OVERVIEW:

We will discuss the general classes of air pollution, the regulatory response, and introduce numerical modeling of the air pollution plumes. We will also discuss the existing records of the Earth's climate over the past 140,000 years, global ocean circulation, the Younger Dryas Event, and current studies of air-sea interaction in the Gulf of Maine.

OUTLINE:

1. Air pollution phenomenology.

1.1. What is air pollution? Air pollution is defined as "the presence in the outdoor atmosphere of one or more contaminants or combinations thereof in such quantities and of such duration as may be or tend to be injurious to human, plant, or animal life, or property or which unreasonably interferes with the comfortable enjoyment of life or property or the conduct of business." (Wark, K., C.F. Warner, and W.T. Davis, 1998. Air Pollution -- Its Origin and Control. Addison-Wesley, 573 pgs.)

1.2. Air pollution classifications.

Class	Range [kms]	Examples
Local	0 - 30	Automobile exhaust Smokestack exhaust "Bad" low-level ozone
Regional	0 - 1000	Haze Acid deposition
Global	0 - 40,000	Global climate change (a.k.a. "Greenhouse Effect") Destruction of "good" stratospheric ozone

1.3. National Ambient Air Quality Standards (NAAQS). NAAQS originally established in 1970's. Most recently updated in July, 1997. Establishes national standards for air quality with respect to several specific pollutants. Click here to view the National Ambient Air Quality Standards.

1.3.1. Two broad classes of pollutants -- NAAQS sets specific limits on the first and general limits on the second:

1.3.1.1. Criteria -- Those pollutants with a well-known dose/response relationship (DRR). DRR is established via clinical (i.e.controlled) and epidemiological (i.e.hospital record-based) studies. NAAQS mandates Best Available Control Technology (BACT) and sets specific limits of allowable concentrations in the atmosphere. These limits are frequently (often habitually) violated in the country's cities and industrial areas.

1.3.1.2. Hazardous or toxic -- More dangerous than criteria, but exact DRR is unknown. Some examples are benzine and dioxin (both carcinogens). The U.S. Environmental Protection Agency (EPA) eliminated specific concentration limits for these and implemented control technology policy called Maximum Achievable Control Technology (MACT).

1.3.2. Two types of concentration standard for criteria pollutants:

1.3.2.1. Primary standard -- Protect health of human beings.

1.3.2.2. Secondary standard -- Protect health of all the other living things on the planet, and protect the "welfare" of human beings.

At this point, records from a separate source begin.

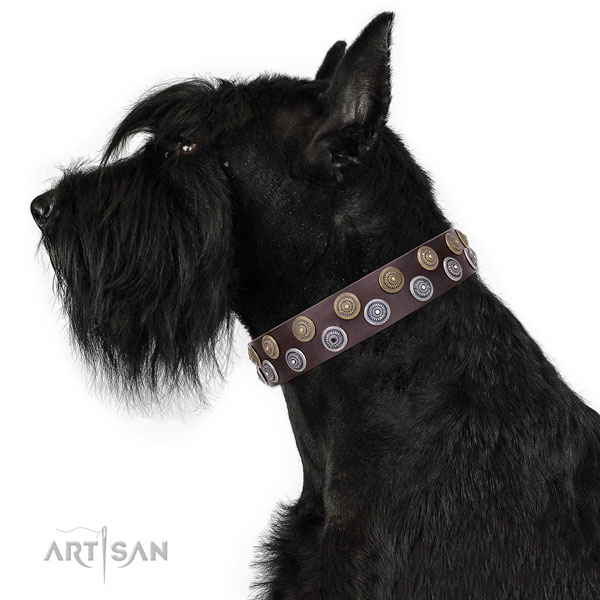 Comfortable wearing embellished dog collar of finest quality material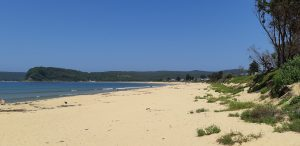 Umina Beach looking West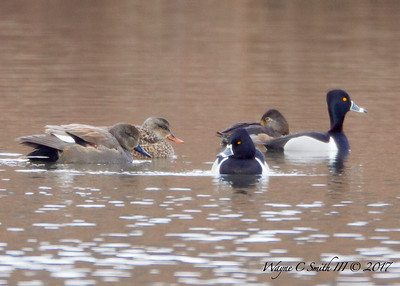 Gadwell and Ring Billed Ducks At Middle Creek Reservoir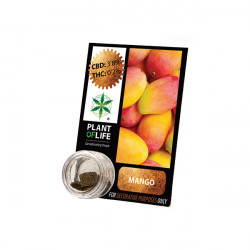 Résine CBD MANGO FRUIT 3,8% 1G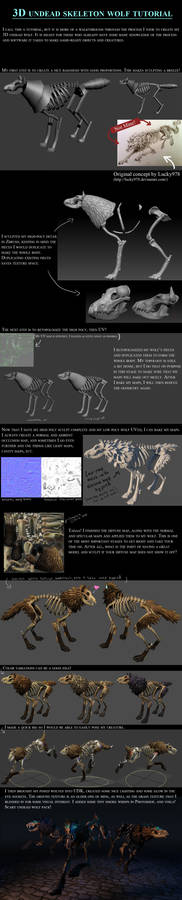 3D Skeleton Wolf Tutorial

1.3.3. Two averaging times for criteria pollutants:

1.3.3.1. Acute -- Short-term average concentration averages. Acute doses are those that may lead to immediate death or illness.

1.3.3.2. Chronic -- Longer-term average concentration averages. Chronic doses are those where the harmful effects materialize later.

1.4. Air pollution meteorology and modeling. The behavior of pollutants in the atmosphere is dependent on several different variables. The background meteorological situation plays a major role in the transport and ultimate fate of pollutants once they are released from the pollution source.

1.4.1. Important meteorological variables are:

1.4.1.1. Wind speed and direction -- Advection (transport of pollutants by wind) is generally more important than diffusion (transport of pollutants by turbulent mixing).

1.4.1.2. Vertical velocity and stability -- Absolutely unstable airmasses are the most conducive to vertical transport and diffusion. Absolutely stable airmasses (especially inversions) inhibit the vertical transport and diffusion of pollutants.

1.4.1.3. Moisture content and cloud cover -- Water vapor reacts chemically with pollutants, and clouds and fog (liquid water) act as scavengers that absorb pollutants from dry air. Falling precipitation deposits pollutants on the Earth's surface.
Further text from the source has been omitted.